Gösterilen metin »
= = = =
Gerçeği Gizlemeyin ve Gerçeği Yanlış İle Karıştırmayın!

 

Bile bile gerçeği yanlış ile karıştırmayın, gerçeği gizlemeyin.
Bakara (Sığır) Suresi 42. Ayet

Allah’ın indirdiği kitaptan bir şey gizleyip onu az bir değere değişenler, karınlarına ateş tıkınıyorlar. Diriliş Gününde Allah onlarla konuşmaz ve onları arındırmaz. Onlara acı verici bir azap var.
Bakara (Sığır) Suresi 174. Ayet

Kitap halkı! Neden doğru ile yanlışı birbirine karıştırıyor ve bile bile gerçeği gizliyorsunuz?
Ali İmran (İmran Ailesi) Suresi 71. Ayet

Onların bazısı, kitapta olmayanı kitaptan sanasınız diye dillerini bükerek kitaba benzetmeye çalışır ve Allah katından olmadığı halde, “Bu Allah katındandır,” derler. Bile bile, Allah adına yalan söylerler.
Ali İmran (İmran Ailesi) Suresi 78. Ayet

Allah kendilerine kitap verilenlerden, “Onu mutlaka insanlara açıklayacaksınız, gizlemeyeceksiniz,” diye söz almıştı. Fakat onlar, onu arkalarına atıp az bir fiyata sattılar. Ne kötü bir alış veriş!
= = = =
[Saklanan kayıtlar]

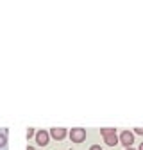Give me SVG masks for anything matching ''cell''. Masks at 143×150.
<instances>
[{
    "instance_id": "obj_1",
    "label": "cell",
    "mask_w": 143,
    "mask_h": 150,
    "mask_svg": "<svg viewBox=\"0 0 143 150\" xmlns=\"http://www.w3.org/2000/svg\"><path fill=\"white\" fill-rule=\"evenodd\" d=\"M68 136H70V139L74 141V143H82L86 139V130L82 127H74L68 132Z\"/></svg>"
},
{
    "instance_id": "obj_2",
    "label": "cell",
    "mask_w": 143,
    "mask_h": 150,
    "mask_svg": "<svg viewBox=\"0 0 143 150\" xmlns=\"http://www.w3.org/2000/svg\"><path fill=\"white\" fill-rule=\"evenodd\" d=\"M54 139H57V141H61V139H64L66 136H68V130L66 129H63V127H54V129H50V132H48Z\"/></svg>"
},
{
    "instance_id": "obj_3",
    "label": "cell",
    "mask_w": 143,
    "mask_h": 150,
    "mask_svg": "<svg viewBox=\"0 0 143 150\" xmlns=\"http://www.w3.org/2000/svg\"><path fill=\"white\" fill-rule=\"evenodd\" d=\"M120 141H122V145H123V146L131 148V145L134 143V132H129V130H125V132H122V136H120Z\"/></svg>"
},
{
    "instance_id": "obj_4",
    "label": "cell",
    "mask_w": 143,
    "mask_h": 150,
    "mask_svg": "<svg viewBox=\"0 0 143 150\" xmlns=\"http://www.w3.org/2000/svg\"><path fill=\"white\" fill-rule=\"evenodd\" d=\"M50 139V134L47 132V130H40V132H36V143H38L40 146H45Z\"/></svg>"
},
{
    "instance_id": "obj_5",
    "label": "cell",
    "mask_w": 143,
    "mask_h": 150,
    "mask_svg": "<svg viewBox=\"0 0 143 150\" xmlns=\"http://www.w3.org/2000/svg\"><path fill=\"white\" fill-rule=\"evenodd\" d=\"M104 141H105V145H109V146H116L118 138H116V134H115V132H111V134L104 136Z\"/></svg>"
},
{
    "instance_id": "obj_6",
    "label": "cell",
    "mask_w": 143,
    "mask_h": 150,
    "mask_svg": "<svg viewBox=\"0 0 143 150\" xmlns=\"http://www.w3.org/2000/svg\"><path fill=\"white\" fill-rule=\"evenodd\" d=\"M7 145V136H6V132H0V148H4Z\"/></svg>"
},
{
    "instance_id": "obj_7",
    "label": "cell",
    "mask_w": 143,
    "mask_h": 150,
    "mask_svg": "<svg viewBox=\"0 0 143 150\" xmlns=\"http://www.w3.org/2000/svg\"><path fill=\"white\" fill-rule=\"evenodd\" d=\"M34 132H36V130L29 127V129H27V139H29V138H32V136H34Z\"/></svg>"
},
{
    "instance_id": "obj_8",
    "label": "cell",
    "mask_w": 143,
    "mask_h": 150,
    "mask_svg": "<svg viewBox=\"0 0 143 150\" xmlns=\"http://www.w3.org/2000/svg\"><path fill=\"white\" fill-rule=\"evenodd\" d=\"M132 132H136V134H141V136H143V129H141V127H136Z\"/></svg>"
},
{
    "instance_id": "obj_9",
    "label": "cell",
    "mask_w": 143,
    "mask_h": 150,
    "mask_svg": "<svg viewBox=\"0 0 143 150\" xmlns=\"http://www.w3.org/2000/svg\"><path fill=\"white\" fill-rule=\"evenodd\" d=\"M89 150H102L100 145H93V146H89Z\"/></svg>"
},
{
    "instance_id": "obj_10",
    "label": "cell",
    "mask_w": 143,
    "mask_h": 150,
    "mask_svg": "<svg viewBox=\"0 0 143 150\" xmlns=\"http://www.w3.org/2000/svg\"><path fill=\"white\" fill-rule=\"evenodd\" d=\"M27 150H34V146H27Z\"/></svg>"
},
{
    "instance_id": "obj_11",
    "label": "cell",
    "mask_w": 143,
    "mask_h": 150,
    "mask_svg": "<svg viewBox=\"0 0 143 150\" xmlns=\"http://www.w3.org/2000/svg\"><path fill=\"white\" fill-rule=\"evenodd\" d=\"M139 150H143V143H141V145H139Z\"/></svg>"
},
{
    "instance_id": "obj_12",
    "label": "cell",
    "mask_w": 143,
    "mask_h": 150,
    "mask_svg": "<svg viewBox=\"0 0 143 150\" xmlns=\"http://www.w3.org/2000/svg\"><path fill=\"white\" fill-rule=\"evenodd\" d=\"M125 150H132V148H125Z\"/></svg>"
}]
</instances>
= = = =
Görevler »
1) Gerçeği gizleme konulu metinde "Kitap halkı! Neden" ifadesini içeren sözcüklerle başlayıp "bir alış veriş!" ile kapanan bölümü aynen yeniden yazın.
2) Gerçeği gizleme konulu metindeki "Diriliş Gününde Allah onlarla konuşmaz ve onları arındırmaz." cümlesini İngilizceye çevirin.
Kayıtlar başka bir kaynaktan alınmıştır.

Çözümler »
1)
Kitap halkı! Neden doğru ile yanlışı birbirine karıştırıyor ve bile bile gerçeği gizliyorsunuz?
Ali İmran (İmran Ailesi) Suresi 71. Ayet

Onların bazısı, kitapta olmayanı kitaptan sanasınız diye dillerini bükerek kitaba benzetmeye çalışır ve Allah katından olmadığı halde, “Bu Allah katındandır,” derler. Bile bile, Allah adına yalan söylerler.
Ali İmran (İmran Ailesi) Suresi 78. Ayet

Allah kendilerine kitap verilenlerden, “Onu mutlaka insanlara açıklayacaksınız, gizlemeyeceksiniz,” diye söz almıştı. Fakat onlar, onu arkalarına atıp az bir fiyata sattılar. Ne kötü bir alış veriş!

2) On the Day of Resurrection, God will not speak to them and will not purify them.